[[ DATA SEGMENT open ]]

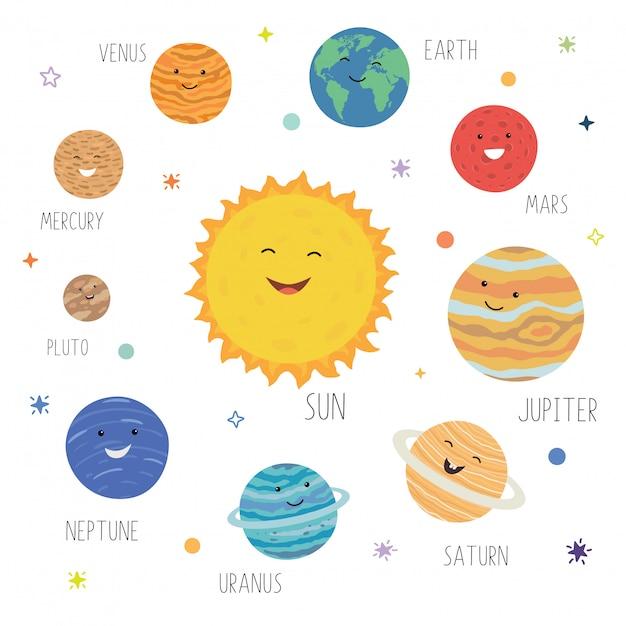 Nette planeten mit lustigen lächelnden gesichtern Premium Vektoren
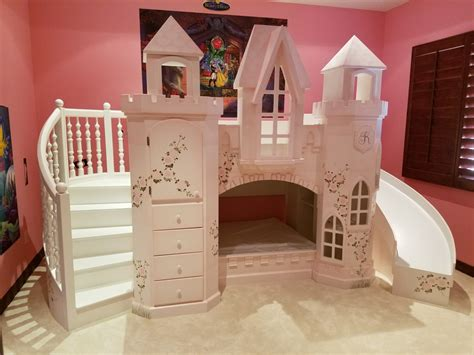 castle bunk beds for castle vicari bunk bed themed beds by tanglewood design
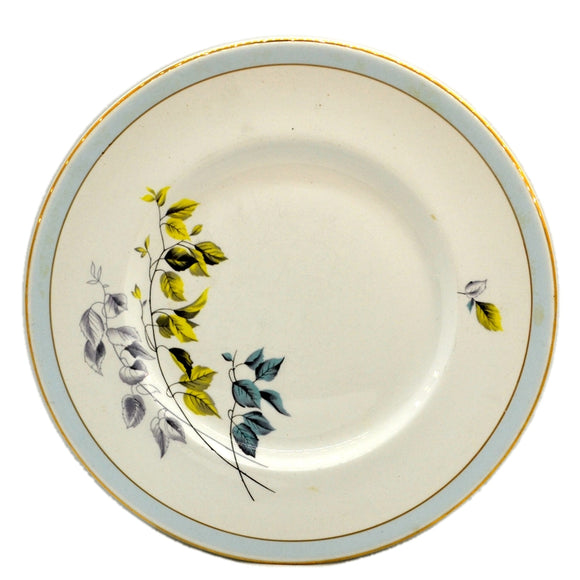 Myotts China Estoril L461 Salad Plate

[[ DATA SEGMENT closed ]]

Skip the pictures. Return exactly the lines from the one containing "castle bunk beds" through the end of the data above, both included, and nothing besides.

SOLUTION TO THIS EXERCISE:
 castle bunk beds for castle vicari bunk bed themed beds by tanglewood design
 Myotts China Estoril L461 Salad Plate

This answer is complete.